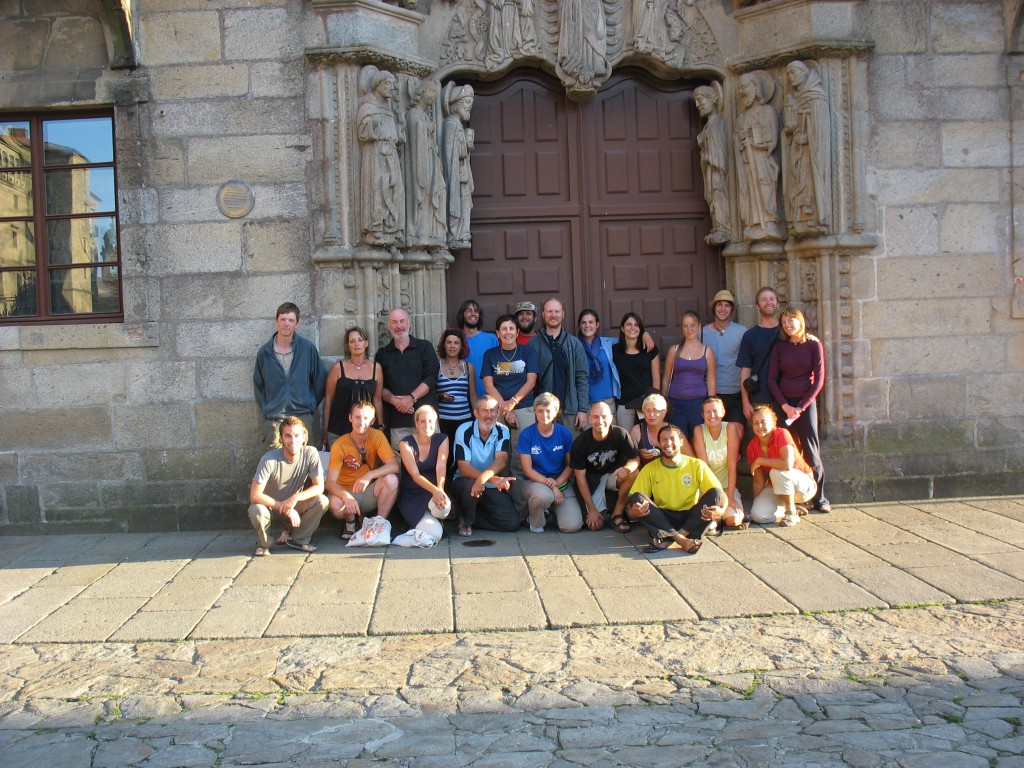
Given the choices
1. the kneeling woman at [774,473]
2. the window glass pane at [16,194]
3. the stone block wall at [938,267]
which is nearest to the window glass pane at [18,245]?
the window glass pane at [16,194]

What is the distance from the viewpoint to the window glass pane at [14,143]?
24.9 feet

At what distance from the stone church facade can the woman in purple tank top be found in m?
0.88

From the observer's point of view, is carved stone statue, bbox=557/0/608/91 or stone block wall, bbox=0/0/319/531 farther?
carved stone statue, bbox=557/0/608/91

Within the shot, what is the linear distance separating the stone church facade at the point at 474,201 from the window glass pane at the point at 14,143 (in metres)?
0.02

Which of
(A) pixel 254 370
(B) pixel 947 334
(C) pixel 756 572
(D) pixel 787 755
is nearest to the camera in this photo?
(D) pixel 787 755

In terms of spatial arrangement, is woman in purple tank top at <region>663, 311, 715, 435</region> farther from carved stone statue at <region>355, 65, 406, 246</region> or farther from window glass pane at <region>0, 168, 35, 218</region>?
window glass pane at <region>0, 168, 35, 218</region>

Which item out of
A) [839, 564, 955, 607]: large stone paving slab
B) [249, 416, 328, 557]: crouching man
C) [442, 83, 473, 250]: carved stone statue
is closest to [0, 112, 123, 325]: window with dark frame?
[249, 416, 328, 557]: crouching man

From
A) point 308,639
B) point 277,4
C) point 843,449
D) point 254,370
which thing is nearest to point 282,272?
point 254,370

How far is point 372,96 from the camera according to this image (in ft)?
23.9

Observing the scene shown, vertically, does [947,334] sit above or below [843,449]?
above

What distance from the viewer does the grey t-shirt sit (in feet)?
21.3

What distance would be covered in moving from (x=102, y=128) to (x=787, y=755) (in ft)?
21.9

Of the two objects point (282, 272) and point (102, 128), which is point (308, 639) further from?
point (102, 128)

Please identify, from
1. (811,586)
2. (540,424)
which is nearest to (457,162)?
(540,424)
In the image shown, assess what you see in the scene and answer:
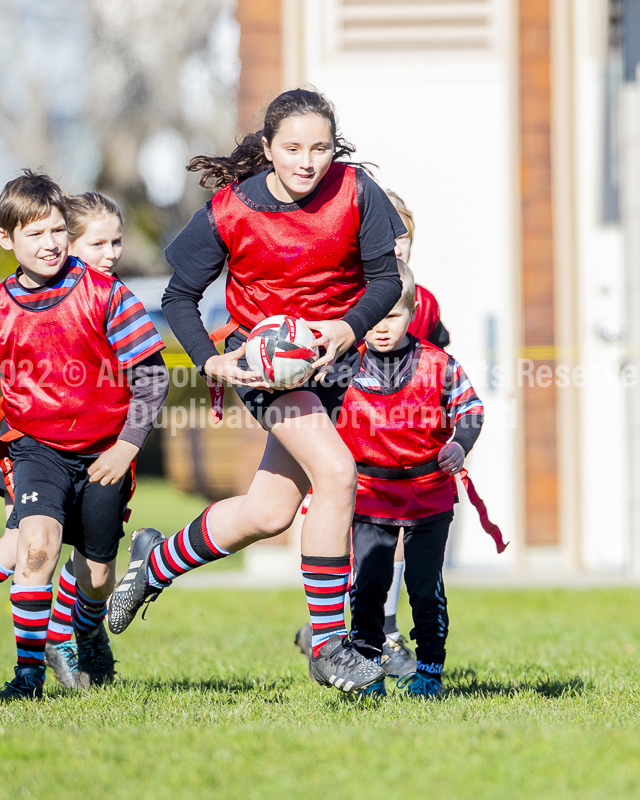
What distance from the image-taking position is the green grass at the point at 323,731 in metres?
2.84

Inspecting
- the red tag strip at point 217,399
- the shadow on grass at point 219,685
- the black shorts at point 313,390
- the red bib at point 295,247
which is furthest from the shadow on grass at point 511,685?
the red bib at point 295,247

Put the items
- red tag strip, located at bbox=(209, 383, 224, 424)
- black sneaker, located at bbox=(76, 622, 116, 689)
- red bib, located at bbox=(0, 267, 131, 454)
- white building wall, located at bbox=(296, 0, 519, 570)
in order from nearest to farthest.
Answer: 1. red tag strip, located at bbox=(209, 383, 224, 424)
2. red bib, located at bbox=(0, 267, 131, 454)
3. black sneaker, located at bbox=(76, 622, 116, 689)
4. white building wall, located at bbox=(296, 0, 519, 570)

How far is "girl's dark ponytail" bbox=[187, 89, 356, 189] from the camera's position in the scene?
4.02 metres

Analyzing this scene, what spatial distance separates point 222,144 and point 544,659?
86.9 feet

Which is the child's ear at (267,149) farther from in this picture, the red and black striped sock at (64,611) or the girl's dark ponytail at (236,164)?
the red and black striped sock at (64,611)

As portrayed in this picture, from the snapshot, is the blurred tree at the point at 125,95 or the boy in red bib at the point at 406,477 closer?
the boy in red bib at the point at 406,477

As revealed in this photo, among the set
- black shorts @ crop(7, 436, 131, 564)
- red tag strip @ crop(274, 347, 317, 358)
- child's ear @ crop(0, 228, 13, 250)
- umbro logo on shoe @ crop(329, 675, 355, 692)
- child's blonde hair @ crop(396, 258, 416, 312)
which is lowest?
umbro logo on shoe @ crop(329, 675, 355, 692)

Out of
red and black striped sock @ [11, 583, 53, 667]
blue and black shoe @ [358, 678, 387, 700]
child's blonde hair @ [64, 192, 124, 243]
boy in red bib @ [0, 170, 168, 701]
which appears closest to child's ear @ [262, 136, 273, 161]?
boy in red bib @ [0, 170, 168, 701]

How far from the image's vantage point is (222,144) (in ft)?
99.9

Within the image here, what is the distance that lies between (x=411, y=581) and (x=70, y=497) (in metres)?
1.49

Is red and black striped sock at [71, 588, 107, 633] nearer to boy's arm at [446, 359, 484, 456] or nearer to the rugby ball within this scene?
the rugby ball

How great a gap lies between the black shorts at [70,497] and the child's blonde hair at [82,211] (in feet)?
3.81

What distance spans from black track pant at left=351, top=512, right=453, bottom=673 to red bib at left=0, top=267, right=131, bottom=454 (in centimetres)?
124

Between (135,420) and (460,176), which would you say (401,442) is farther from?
(460,176)
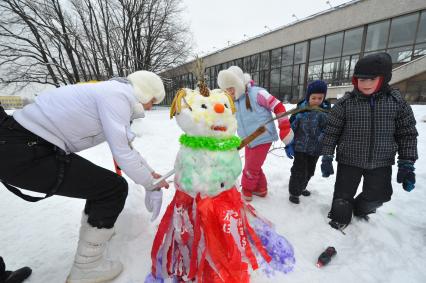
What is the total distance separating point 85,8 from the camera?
13133 millimetres

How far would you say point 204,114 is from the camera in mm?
1506

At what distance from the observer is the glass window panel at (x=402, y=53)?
12578 mm

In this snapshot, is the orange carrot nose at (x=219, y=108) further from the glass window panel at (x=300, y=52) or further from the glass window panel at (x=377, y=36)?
the glass window panel at (x=300, y=52)

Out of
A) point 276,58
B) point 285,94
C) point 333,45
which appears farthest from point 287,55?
point 333,45

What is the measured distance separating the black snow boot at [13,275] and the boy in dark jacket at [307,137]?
2635mm

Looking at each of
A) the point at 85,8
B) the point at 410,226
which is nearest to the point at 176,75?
the point at 85,8

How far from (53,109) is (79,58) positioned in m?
13.7

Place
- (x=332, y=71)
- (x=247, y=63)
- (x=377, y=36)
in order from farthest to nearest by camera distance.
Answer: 1. (x=247, y=63)
2. (x=332, y=71)
3. (x=377, y=36)

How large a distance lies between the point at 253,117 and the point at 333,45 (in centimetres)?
1529

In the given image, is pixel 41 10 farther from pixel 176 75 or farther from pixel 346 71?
pixel 346 71

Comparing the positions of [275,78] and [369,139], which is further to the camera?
[275,78]

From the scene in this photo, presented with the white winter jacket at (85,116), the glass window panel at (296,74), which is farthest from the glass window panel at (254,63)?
the white winter jacket at (85,116)

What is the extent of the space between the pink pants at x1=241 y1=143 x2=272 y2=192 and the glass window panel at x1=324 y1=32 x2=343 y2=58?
15.1m

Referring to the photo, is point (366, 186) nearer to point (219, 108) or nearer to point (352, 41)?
point (219, 108)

______________________________

• _Exercise directions_: Write out the listing above exactly as it stands, pictures excluded.

• _Expected answer_:
Given the choices
1. the kneeling woman at [774,473]
2. the window glass pane at [16,194]
3. the stone block wall at [938,267]
which is nearest to the window glass pane at [18,245]?
the window glass pane at [16,194]

What is the distance from the viewpoint to the window glass pane at [14,143]?
24.9 feet

At what distance from the stone church facade can the woman in purple tank top be found in m?
0.88

From the observer's point of view, is carved stone statue, bbox=557/0/608/91 or stone block wall, bbox=0/0/319/531 farther?
carved stone statue, bbox=557/0/608/91

Within the shot, what is the linear distance separating the stone church facade at the point at 474,201 from the window glass pane at the point at 14,143 (in metres)?
0.02

Which of
(A) pixel 254 370
(B) pixel 947 334
(C) pixel 756 572
(D) pixel 787 755
is nearest to the camera in this photo?
(D) pixel 787 755

In terms of spatial arrangement, is woman in purple tank top at <region>663, 311, 715, 435</region> farther from carved stone statue at <region>355, 65, 406, 246</region> or farther from window glass pane at <region>0, 168, 35, 218</region>?
window glass pane at <region>0, 168, 35, 218</region>

Which item out of
A) [839, 564, 955, 607]: large stone paving slab
B) [249, 416, 328, 557]: crouching man
C) [442, 83, 473, 250]: carved stone statue
is closest to [0, 112, 123, 325]: window with dark frame?
[249, 416, 328, 557]: crouching man

From
A) point 308,639
B) point 277,4
C) point 843,449
D) point 254,370
which thing is nearest to point 282,272?
point 254,370

How far is point 372,96 from the camera according to this image (in ft)?
23.9

Observing the scene shown, vertically, does [947,334] sit above or below [843,449]?
above

What distance from the viewer does the grey t-shirt sit (in feet)?
21.3

What distance would be covered in moving from (x=102, y=128) to (x=787, y=755) (in ft)?
21.9

Of the two objects point (282, 272) and point (102, 128), which is point (308, 639) further from?
point (102, 128)

Please identify, from
1. (811,586)
2. (540,424)
which is nearest to (457,162)?
(540,424)
In the image shown, assess what you see in the scene and answer:
What distance from the image-taking position is the green grass at the point at 323,731 in metres?
2.84

Inspecting
- the red tag strip at point 217,399
- the shadow on grass at point 219,685
- the black shorts at point 313,390
- the red bib at point 295,247
which is furthest from the shadow on grass at point 511,685?
the red bib at point 295,247

Put the items
- red tag strip, located at bbox=(209, 383, 224, 424)
- black sneaker, located at bbox=(76, 622, 116, 689)
- red bib, located at bbox=(0, 267, 131, 454)
- white building wall, located at bbox=(296, 0, 519, 570)
in order from nearest to farthest.
Answer: 1. red tag strip, located at bbox=(209, 383, 224, 424)
2. red bib, located at bbox=(0, 267, 131, 454)
3. black sneaker, located at bbox=(76, 622, 116, 689)
4. white building wall, located at bbox=(296, 0, 519, 570)

How far is "girl's dark ponytail" bbox=[187, 89, 356, 189] from the camera's position in the scene?
4.02 metres

Analyzing this scene, what spatial distance separates point 222,144 and point 544,659?
86.9 feet

Which is the child's ear at (267,149) farther from in this picture, the red and black striped sock at (64,611) or the girl's dark ponytail at (236,164)?
the red and black striped sock at (64,611)

As portrayed in this picture, from the snapshot, is the blurred tree at the point at 125,95 or the boy in red bib at the point at 406,477 closer?
the boy in red bib at the point at 406,477

As revealed in this photo, among the set
- black shorts @ crop(7, 436, 131, 564)
- red tag strip @ crop(274, 347, 317, 358)
- child's ear @ crop(0, 228, 13, 250)
- umbro logo on shoe @ crop(329, 675, 355, 692)
- child's blonde hair @ crop(396, 258, 416, 312)
which is lowest?
umbro logo on shoe @ crop(329, 675, 355, 692)

Out of
red and black striped sock @ [11, 583, 53, 667]
blue and black shoe @ [358, 678, 387, 700]
child's blonde hair @ [64, 192, 124, 243]
boy in red bib @ [0, 170, 168, 701]
which appears closest to child's ear @ [262, 136, 273, 161]?
boy in red bib @ [0, 170, 168, 701]

How far from the image's vantage point is (222,144) (in ft)?
99.9

Within the image here, what is the distance that lies between (x=411, y=581) and (x=70, y=497) (in metres)?
1.49

Is red and black striped sock at [71, 588, 107, 633] nearer to boy's arm at [446, 359, 484, 456] or nearer to the rugby ball within this scene?
the rugby ball

How great a gap lies between the black shorts at [70,497] and the child's blonde hair at [82,211] (in feet)?
3.81

What distance spans from black track pant at left=351, top=512, right=453, bottom=673 to red bib at left=0, top=267, right=131, bottom=454 (in centimetres)?
124

Between (135,420) and (460,176), which would you say (401,442) is farther from?
(460,176)
What is the total distance separating point 85,8 from the camera?
13133 millimetres

How far would you say point 204,114 is from the camera in mm?
1506

At what distance from the observer is the glass window panel at (x=402, y=53)?
12578 mm

In this snapshot, is the orange carrot nose at (x=219, y=108) further from the glass window panel at (x=300, y=52) or further from the glass window panel at (x=377, y=36)?
the glass window panel at (x=300, y=52)

Out of
A) point 276,58
B) point 285,94
C) point 333,45
which appears farthest from point 287,55?
point 333,45

What is the measured distance separating the black snow boot at [13,275] and the boy in dark jacket at [307,137]?
2635mm

Looking at each of
A) the point at 85,8
B) the point at 410,226
which is nearest to the point at 176,75?
the point at 85,8

How far from (53,109) is (79,58) positioned in m?
13.7

Place
- (x=332, y=71)
- (x=247, y=63)
- (x=377, y=36)
in order from farthest to nearest by camera distance.
Answer: 1. (x=247, y=63)
2. (x=332, y=71)
3. (x=377, y=36)

How large a distance lies between the point at 253,117 and the point at 333,45 (in centimetres)?
1529

In the given image, is pixel 41 10 farther from pixel 176 75 or farther from pixel 346 71?
pixel 346 71

Comparing the positions of [275,78] and [369,139], which is further to the camera?
[275,78]

From the scene in this photo, presented with the white winter jacket at (85,116), the glass window panel at (296,74), which is farthest from the glass window panel at (254,63)?
the white winter jacket at (85,116)

What is the extent of the space between the pink pants at x1=241 y1=143 x2=272 y2=192 and the glass window panel at x1=324 y1=32 x2=343 y2=58?
15.1m

Referring to the photo, is point (366, 186) nearer to point (219, 108) or nearer to point (352, 41)?
point (219, 108)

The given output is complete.